[WRITTEN TASK]
Find each line in the data containing the string "instances", and copy those lines out in full.

Stored dataset items
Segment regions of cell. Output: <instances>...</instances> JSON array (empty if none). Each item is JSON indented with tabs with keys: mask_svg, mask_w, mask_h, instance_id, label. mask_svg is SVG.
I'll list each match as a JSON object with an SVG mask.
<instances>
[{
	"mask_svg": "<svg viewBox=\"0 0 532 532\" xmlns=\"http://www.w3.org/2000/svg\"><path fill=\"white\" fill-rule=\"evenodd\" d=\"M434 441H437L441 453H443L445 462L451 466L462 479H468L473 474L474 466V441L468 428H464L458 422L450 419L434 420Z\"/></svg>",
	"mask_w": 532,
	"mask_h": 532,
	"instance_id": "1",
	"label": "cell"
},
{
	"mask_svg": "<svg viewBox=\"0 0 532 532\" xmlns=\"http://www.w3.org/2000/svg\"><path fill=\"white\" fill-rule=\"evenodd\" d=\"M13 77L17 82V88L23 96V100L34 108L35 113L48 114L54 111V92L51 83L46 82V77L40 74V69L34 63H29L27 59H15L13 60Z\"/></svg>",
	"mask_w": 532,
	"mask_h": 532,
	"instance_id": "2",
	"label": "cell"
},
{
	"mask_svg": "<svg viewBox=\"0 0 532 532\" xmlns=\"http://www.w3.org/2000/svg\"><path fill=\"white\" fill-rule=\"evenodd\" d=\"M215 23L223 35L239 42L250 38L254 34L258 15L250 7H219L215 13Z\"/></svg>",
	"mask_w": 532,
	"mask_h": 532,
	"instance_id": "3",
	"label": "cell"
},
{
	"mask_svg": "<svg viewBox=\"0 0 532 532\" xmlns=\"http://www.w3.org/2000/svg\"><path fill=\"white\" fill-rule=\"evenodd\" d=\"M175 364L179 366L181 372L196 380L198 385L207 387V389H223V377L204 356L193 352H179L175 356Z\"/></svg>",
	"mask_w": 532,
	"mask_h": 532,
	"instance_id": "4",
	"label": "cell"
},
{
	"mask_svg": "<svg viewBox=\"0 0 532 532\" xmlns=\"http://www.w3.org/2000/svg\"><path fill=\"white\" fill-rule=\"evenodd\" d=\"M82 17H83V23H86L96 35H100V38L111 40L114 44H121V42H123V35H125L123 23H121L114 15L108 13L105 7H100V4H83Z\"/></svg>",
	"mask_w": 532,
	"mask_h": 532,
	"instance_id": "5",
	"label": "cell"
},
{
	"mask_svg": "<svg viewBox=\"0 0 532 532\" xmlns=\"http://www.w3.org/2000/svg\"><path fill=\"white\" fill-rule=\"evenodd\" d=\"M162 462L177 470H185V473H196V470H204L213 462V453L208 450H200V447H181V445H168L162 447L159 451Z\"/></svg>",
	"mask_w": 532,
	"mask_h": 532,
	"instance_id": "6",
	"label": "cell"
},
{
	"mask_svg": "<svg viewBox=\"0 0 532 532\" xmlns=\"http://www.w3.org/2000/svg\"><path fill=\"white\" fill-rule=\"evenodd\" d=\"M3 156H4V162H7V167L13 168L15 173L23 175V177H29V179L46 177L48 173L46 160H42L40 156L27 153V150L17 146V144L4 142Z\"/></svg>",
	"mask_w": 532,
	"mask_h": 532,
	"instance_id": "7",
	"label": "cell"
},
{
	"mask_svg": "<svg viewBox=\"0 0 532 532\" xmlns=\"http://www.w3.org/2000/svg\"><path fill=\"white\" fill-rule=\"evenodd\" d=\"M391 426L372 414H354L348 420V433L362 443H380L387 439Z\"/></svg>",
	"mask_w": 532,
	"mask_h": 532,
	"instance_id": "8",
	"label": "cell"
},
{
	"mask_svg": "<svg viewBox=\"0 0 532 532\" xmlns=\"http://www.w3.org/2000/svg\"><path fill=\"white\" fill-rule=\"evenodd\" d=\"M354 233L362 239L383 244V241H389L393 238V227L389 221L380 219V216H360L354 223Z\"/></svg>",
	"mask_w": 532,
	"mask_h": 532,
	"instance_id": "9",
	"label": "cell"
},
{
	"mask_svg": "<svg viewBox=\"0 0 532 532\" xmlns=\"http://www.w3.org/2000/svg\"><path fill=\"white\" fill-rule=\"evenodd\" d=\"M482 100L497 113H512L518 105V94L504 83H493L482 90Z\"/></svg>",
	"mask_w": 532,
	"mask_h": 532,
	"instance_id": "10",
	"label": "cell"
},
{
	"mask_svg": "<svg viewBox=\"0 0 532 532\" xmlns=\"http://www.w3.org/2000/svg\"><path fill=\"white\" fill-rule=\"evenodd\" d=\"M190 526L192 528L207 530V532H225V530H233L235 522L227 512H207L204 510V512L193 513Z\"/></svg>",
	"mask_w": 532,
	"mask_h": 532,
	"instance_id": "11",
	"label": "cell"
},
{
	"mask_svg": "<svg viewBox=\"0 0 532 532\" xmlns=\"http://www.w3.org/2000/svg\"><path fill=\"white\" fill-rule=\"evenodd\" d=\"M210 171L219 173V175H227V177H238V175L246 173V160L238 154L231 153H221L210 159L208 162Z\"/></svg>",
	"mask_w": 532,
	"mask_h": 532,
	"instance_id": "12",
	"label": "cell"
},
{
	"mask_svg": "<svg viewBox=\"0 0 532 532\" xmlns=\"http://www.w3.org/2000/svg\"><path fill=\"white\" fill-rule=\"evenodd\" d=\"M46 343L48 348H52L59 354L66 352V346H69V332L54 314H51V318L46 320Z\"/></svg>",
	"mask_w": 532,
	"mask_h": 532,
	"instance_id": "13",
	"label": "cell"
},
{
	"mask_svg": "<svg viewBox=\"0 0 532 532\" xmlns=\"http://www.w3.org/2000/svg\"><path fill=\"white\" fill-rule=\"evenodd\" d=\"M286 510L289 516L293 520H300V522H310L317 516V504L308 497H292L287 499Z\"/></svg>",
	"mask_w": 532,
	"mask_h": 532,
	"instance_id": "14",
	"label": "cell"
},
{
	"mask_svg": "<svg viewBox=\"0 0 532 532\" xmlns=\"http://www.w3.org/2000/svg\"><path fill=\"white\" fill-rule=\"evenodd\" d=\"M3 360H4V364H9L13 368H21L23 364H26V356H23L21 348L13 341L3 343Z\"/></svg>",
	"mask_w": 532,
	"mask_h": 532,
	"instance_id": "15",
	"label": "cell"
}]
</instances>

[EXERCISE OUTPUT]
Segment regions of cell. Output: <instances>...</instances> JSON array (empty if none). Each item is JSON indented with tabs with keys: mask_svg, mask_w, mask_h, instance_id, label. mask_svg is SVG.
<instances>
</instances>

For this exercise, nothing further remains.